---------- EXTRAIT DU TEXTE

(appuyez sur ‘play’ ci-dessus pour entendre le son)
J’étais arrivée à l’avance pour être au plus près de la scène. La file d’attente s’allongeait. Lorsque nous sommes entrés dans la grande salle de spectacle du Centre Pompidou, le rythme du tambour s’est emparé de nos peaux.
Je me suis assise au deuxième rang, à seulement quelques mètres de la scène. Le rythme de la percussion s’accélère au fur et à mesure que la salle se remplit.
Soudain une femme se lève au premier rang, elle se déshabille, l’homme derrière moi, laisse ses vêtements sur son siège, ils sont bientôt douze, sept femmes, cinq hommes à s’extraire du public et entrer sur scène. L’une d’entre eux se couche sur un fauteuil, les autres forment un amas de corps pyramidal souple et moelleux au fond de la scène. Les corps sont indissociables les uns des autres.

--------------------

# CONSIGNE A
Dites si chacune des affirmations suivantes s'accorde avec l'extrait sur le spectacle au Centre Pompidou, en répondant par oui ou non et en citant les mots décisifs de l'extrait. (i) La place occupée dans la salle se trouve au premier rang. (ii) Douze personnes sortent du public pour entrer sur scène. (iii) Le rythme de la percussion ralentit à mesure que la salle se remplit.
# CONSIGNE B
Répondez brièvement aux questions suivantes d'après l'extrait sur le spectacle au Centre Pompidou.
(i) Dans quel lieu se trouve la grande salle de spectacle ?
(ii) Combien de femmes comptent parmi les personnes montées sur scène ?
(iii) Que fait l'une d'entre elles une fois sur scène ?
# CONSIGNE C
Poursuivez le récit du spectacle au Centre Pompidou à partir de sa dernière phrase.

---------- DONNÉES FOURNIES

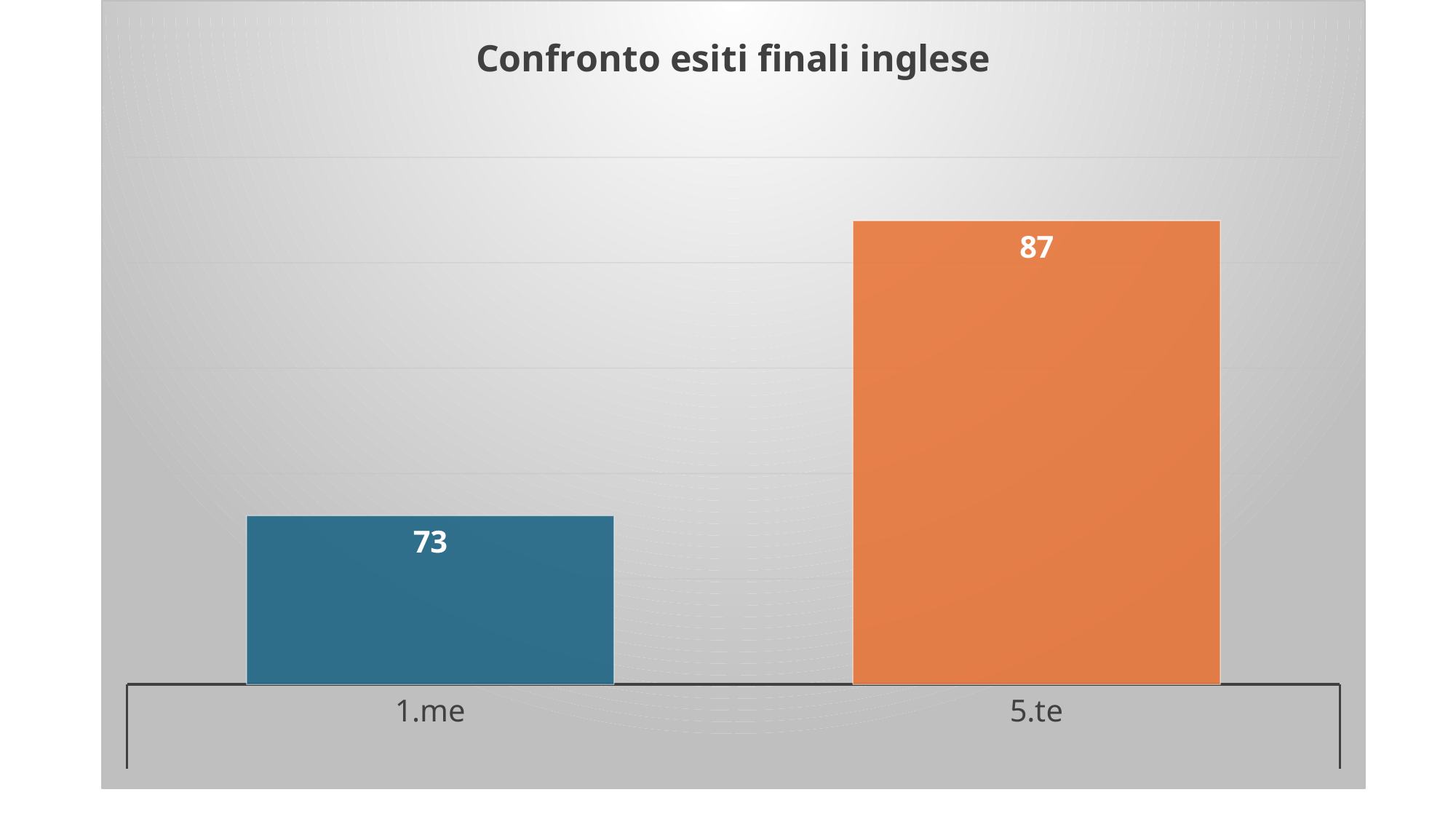
What is the difference between the values for 5.te and 1.me? 14 How many categories are shown in the chart? 2 What is the value for 5.te? 87 What colour is the bar for 5.te? orange Which category has the lowest value? 1.me Which is larger, the value for 1.me or the value for 5.te? 5.te Do the values rise or fall from 1.me to 5.te? rise What is the title of the chart? Confronto esiti finali inglese Which category has the highest value? 5.te What is the value for 1.me? 73 What kind of chart is shown on the slide? bar chart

--------------------

# RÉPONSE A
(i) Non : « Je me suis assise au deuxième rang, à seulement quelques mètres de la scène. »
(ii) Oui : « ils sont bientôt douze, sept femmes, cinq hommes à s’extraire du public et entrer sur scène »
(iii) Non : « Le rythme de la percussion s’accélère au fur et à mesure que la salle se remplit. »

# RÉPONSE B
(i) Au Centre Pompidou.
(ii) Sept.
(iii) Elle se couche sur un fauteuil.

# RÉPONSE C
Les percussions s’arrêtent, silence et immobilité.
La masse charnelle proche de l’animal se déplace comme une sorte d’entité rampante et voluptueuse roulant sur elle-même très lentement et va rejoindre la partie manquante épandue sur le fauteuil. Les obstacles sur son parcours (canapé, table) sont comme absorbés par la forme qui continue sa progression toujours avec la même lenteur, la même extraordinaire souplesse. Extrême ralenti, c’est beau, humide, sensuel. On dirait une vague charnelle, ça n’a plus rien d’humain, ce déplacement dans le silence est juste magnifique.
Pendant une heure trente, les danseurs conduits par la chorégraphe danoise Mette Ingvartsen, vont nous transporter dans un continuum dédié à la sexualité.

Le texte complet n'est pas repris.